INSTRUCTION
Rewrite every row below with "farthest" changed to "most distant" and nothing else altered. Leave the pictures out of your answer.

SUPPLIED DATA
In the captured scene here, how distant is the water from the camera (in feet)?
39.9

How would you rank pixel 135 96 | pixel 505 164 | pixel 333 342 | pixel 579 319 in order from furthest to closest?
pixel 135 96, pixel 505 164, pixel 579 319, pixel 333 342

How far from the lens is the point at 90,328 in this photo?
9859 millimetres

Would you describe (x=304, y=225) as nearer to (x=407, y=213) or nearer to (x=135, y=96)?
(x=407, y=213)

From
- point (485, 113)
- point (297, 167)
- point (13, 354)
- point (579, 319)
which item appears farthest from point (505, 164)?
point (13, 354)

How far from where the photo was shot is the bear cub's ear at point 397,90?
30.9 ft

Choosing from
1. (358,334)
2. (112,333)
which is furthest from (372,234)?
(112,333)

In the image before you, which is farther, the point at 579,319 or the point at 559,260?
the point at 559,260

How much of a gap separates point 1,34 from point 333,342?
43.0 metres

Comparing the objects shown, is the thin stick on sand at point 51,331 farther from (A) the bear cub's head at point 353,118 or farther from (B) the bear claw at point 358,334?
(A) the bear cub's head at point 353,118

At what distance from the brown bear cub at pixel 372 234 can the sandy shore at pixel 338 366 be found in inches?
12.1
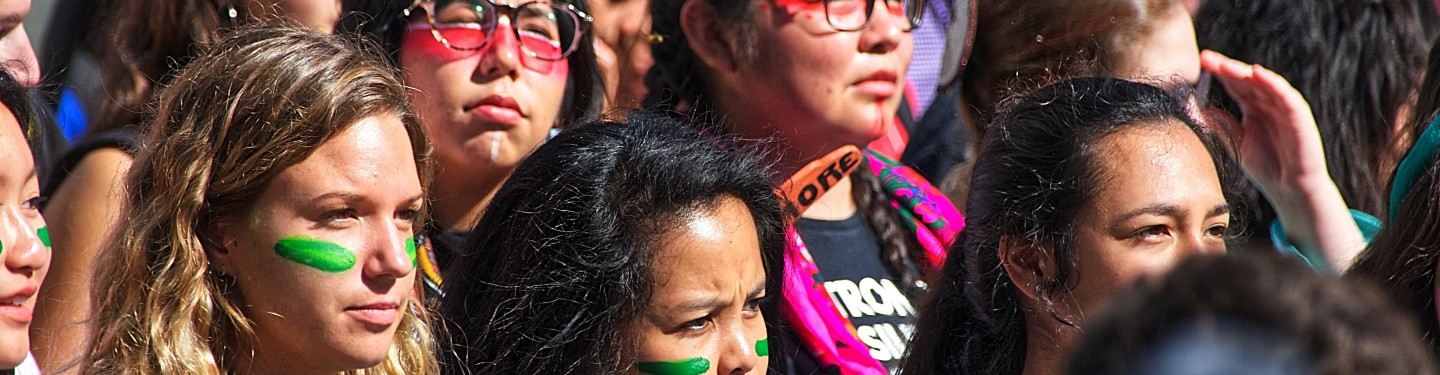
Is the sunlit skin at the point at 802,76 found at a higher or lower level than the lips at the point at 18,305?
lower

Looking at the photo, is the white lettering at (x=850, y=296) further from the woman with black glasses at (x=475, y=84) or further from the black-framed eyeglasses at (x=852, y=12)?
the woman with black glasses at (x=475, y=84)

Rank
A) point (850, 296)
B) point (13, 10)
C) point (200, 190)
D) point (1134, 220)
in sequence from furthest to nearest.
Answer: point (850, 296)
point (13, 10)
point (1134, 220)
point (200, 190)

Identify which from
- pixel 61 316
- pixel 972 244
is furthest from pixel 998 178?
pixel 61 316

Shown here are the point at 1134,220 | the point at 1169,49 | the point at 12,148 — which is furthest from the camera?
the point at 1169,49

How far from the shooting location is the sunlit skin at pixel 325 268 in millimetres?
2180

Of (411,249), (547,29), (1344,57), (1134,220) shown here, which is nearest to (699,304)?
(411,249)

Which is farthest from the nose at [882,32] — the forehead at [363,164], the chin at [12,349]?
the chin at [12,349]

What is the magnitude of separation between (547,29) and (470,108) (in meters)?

FINAL RESULT
In the captured scene here, how distant is the water from the camera (in feet)?
39.9

How would you rank pixel 135 96 | pixel 505 164 | pixel 333 342 | pixel 579 319 in order from furthest to closest?
pixel 135 96, pixel 505 164, pixel 579 319, pixel 333 342

How far from the lens is the point at 90,328 in this photo?
9859 millimetres

Would you describe (x=304, y=225) as nearer to (x=407, y=213) or nearer to (x=135, y=96)?
(x=407, y=213)

From
- point (485, 113)
- point (297, 167)
- point (13, 354)
- point (579, 319)
which item appears most distant from point (505, 164)?
point (13, 354)

How far from where the photo was shot is the bear cub's ear at point 397,90?
30.9 ft

Choosing from
1. (358,334)
2. (112,333)
which is furthest from (372,234)?
(112,333)

In the image before you, which is farther, the point at 579,319 or the point at 559,260?
the point at 559,260

How much of a gap separates point 1,34 from point 333,342?
43.0 metres

Comparing the objects shown, is the thin stick on sand at point 51,331 farther from (A) the bear cub's head at point 353,118 or farther from (B) the bear claw at point 358,334?
(A) the bear cub's head at point 353,118

At what distance from the brown bear cub at pixel 372 234 can the sandy shore at pixel 338 366 be found in inches?
12.1
Is the sunlit skin at the point at 802,76 found at a higher or lower level than the lips at the point at 18,305?
lower

Looking at the photo, is the white lettering at (x=850, y=296) further from the woman with black glasses at (x=475, y=84) or further from the black-framed eyeglasses at (x=852, y=12)?
the woman with black glasses at (x=475, y=84)

Rank
A) point (850, 296)
B) point (13, 10)
C) point (200, 190)
D) point (1134, 220)
in sequence from furthest to nearest.
Answer: point (850, 296)
point (13, 10)
point (1134, 220)
point (200, 190)

Identify which from
- pixel 61 316
- pixel 972 244
is furthest from pixel 998 178?
pixel 61 316

Shown here are the point at 1134,220 | the point at 1169,49 | the point at 12,148 — which is furthest from the camera?
the point at 1169,49

How far from the shooting location is the sunlit skin at pixel 325 268 in millimetres?
2180

Of (411,249), (547,29), (1344,57), (1134,220) shown here, which is nearest to (699,304)?
(411,249)

Which is most distant from the nose at [882,32] — the forehead at [363,164], the chin at [12,349]?
the chin at [12,349]

What is the magnitude of separation between (547,29) and (470,108) (in meters)?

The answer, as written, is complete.